Document extract:
....

At any time at least five days prior to the Closing Date, Buyer,
in
its discretion by written notice to Sellers, may exclude from
being assigned
pursuant hereto any Contracts, other than Contracts described in
Section 8.2,
and such Contracts shall not constitute Seller Agreements, and
Buyer shall not
acquire any rights or assume any Liabilities with respect
thereto. Upon Buyer's
reasonable request, and, as applicable, in accordance with the
Sale Order,
Sellers shall provide additional detailed information as to the
Liabilities
under the Contracts sufficient for Buyer to make an informed
assessment whether
to accept an assignment and assumption of such Contracts
hereunder.
At any time prior to three business days prior to the date of
the
auction provided for in the Sale Procedures Order (the "Auction
Date"), Buyer
may, in its discretion by written notice to Sellers, designate
any of the
Purchased Assets as additional Excluded Assets, which notice
shall set forth in
reasonable detail the Purchased Assets so designated. Buyer
acknowledges and
agrees that there shall be no reduction in the Purchase Price if
it elects to
designate any Purchased Assets as Excluded Assets.
Notwithstanding any other
provision hereof, the Liabilities of Sellers under or related to
any Purchased
Asset excluded under this paragraph will constitute Excluded
Liabilities.

....

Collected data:
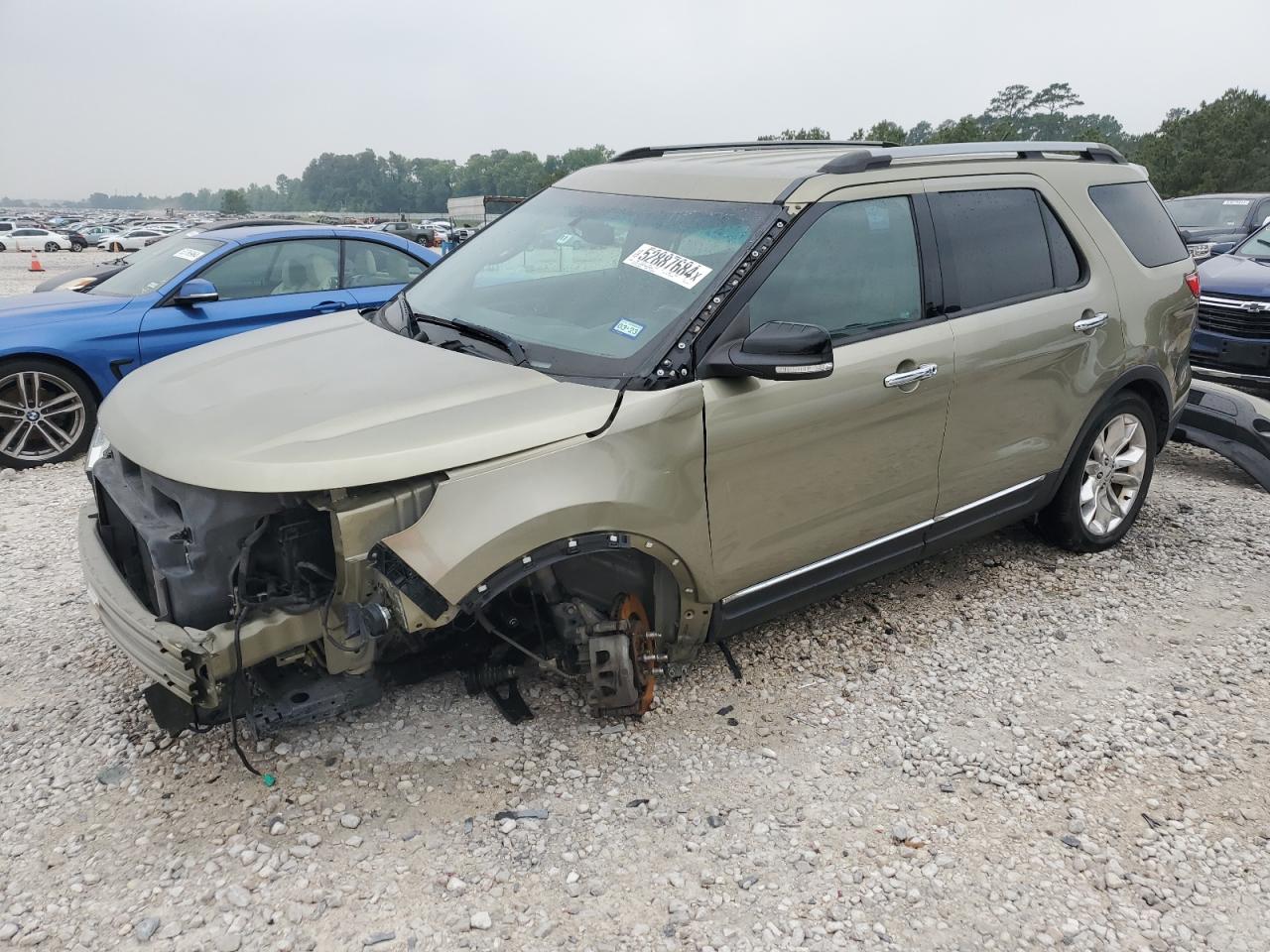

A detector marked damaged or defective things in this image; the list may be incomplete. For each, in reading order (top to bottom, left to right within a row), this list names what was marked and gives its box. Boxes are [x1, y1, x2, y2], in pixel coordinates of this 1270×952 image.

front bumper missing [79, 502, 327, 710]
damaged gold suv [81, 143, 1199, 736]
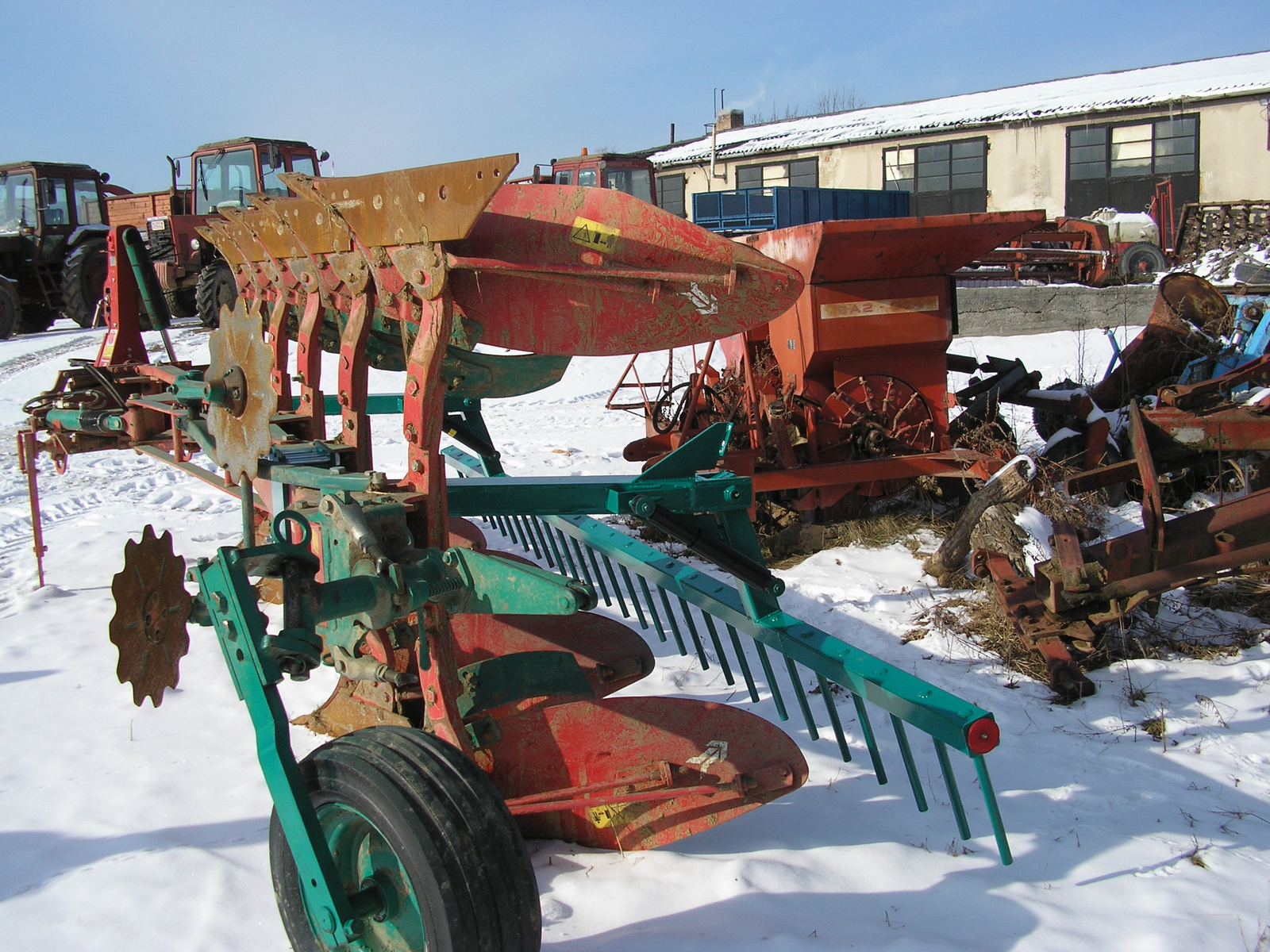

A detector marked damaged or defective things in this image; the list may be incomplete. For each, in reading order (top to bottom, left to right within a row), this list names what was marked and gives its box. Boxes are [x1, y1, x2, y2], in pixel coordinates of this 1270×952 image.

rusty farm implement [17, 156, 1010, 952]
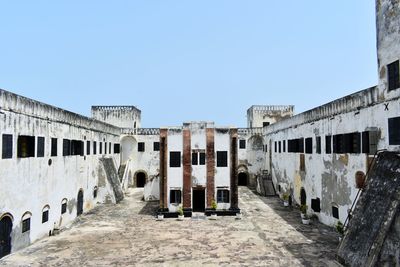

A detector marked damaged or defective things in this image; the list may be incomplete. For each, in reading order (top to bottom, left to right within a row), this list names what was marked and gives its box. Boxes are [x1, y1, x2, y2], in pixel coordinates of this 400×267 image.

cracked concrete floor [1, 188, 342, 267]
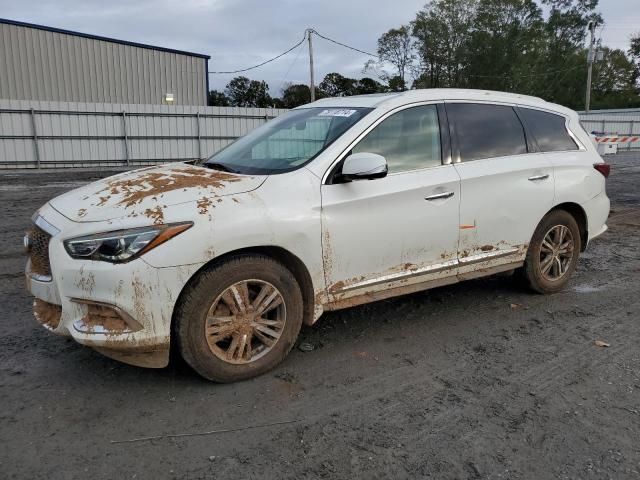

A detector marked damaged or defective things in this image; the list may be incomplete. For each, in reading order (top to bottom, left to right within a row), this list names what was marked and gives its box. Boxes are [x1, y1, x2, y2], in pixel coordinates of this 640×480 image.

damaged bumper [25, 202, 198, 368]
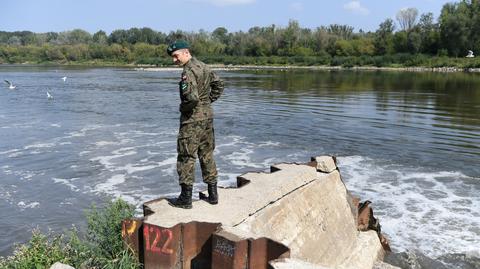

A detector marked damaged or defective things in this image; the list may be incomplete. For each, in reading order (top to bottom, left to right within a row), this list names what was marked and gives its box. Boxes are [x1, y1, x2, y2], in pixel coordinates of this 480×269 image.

....

What this exercise asks:
1. In the asset purchase provision, why must Sellers give Buyer more detailed information about the Liabilities under the Contracts? Answer in one to three sentences.
2. Pick up the asset purchase provision after its final sentence and continue it.

Set of answers:
1. Sellers must provide that information so Buyer has enough detail to make an informed assessment of whether to accept an assignment and assumption of those Contracts. They provide it on Buyer's reasonable request and, as applicable, in accordance with the Sale Order.

2.
2.2 EXCLUDED ASSETS. Notwithstanding the provisions of Section
2.1, the
Purchased Assets shall not include the following (herein
referred to as the
"Excluded Assets"):
(a) all minute books and capital stock transfer books and the
corporate
seal, if any, of Sellers;
(b) all refunds of any Tax for which any Seller is liable
pursuant to
Section 8.1;
(c) any Contracts not listed or described in Schedule 2.1(e), as
the same
may be supplemented pursuant to Section 2.5;
(d) the assets listed in Schedule 2.2(d);
(e) The following shall be Excluded Assets: all Avoidance
Actions, the
Winget Actions, the Excluded Action and each Seller's rights,
claims and Actions
against third parties relating to the Business or the Purchased
Assets which (1)
might arise in connection with the discharge by Sellers of the
Excluded
Liabilities or (2) are pending Actions as of the Closing Date;
provided,
however, that subject to the limitation, if any, expressly set
forth in the
Settlement Agreement, this clause (2) shall not include the
Actions for
infringement of Intellectual Property rights against Autoliv
ASP, Inc. and
Delphi Corporation pending in the United States District Court
for the Eastern
District of Michigan;
(f) the capital stock, membership interests or other equity
interests of
any domestic Subsidiaries (each a "Non-Transferred Subsidiary")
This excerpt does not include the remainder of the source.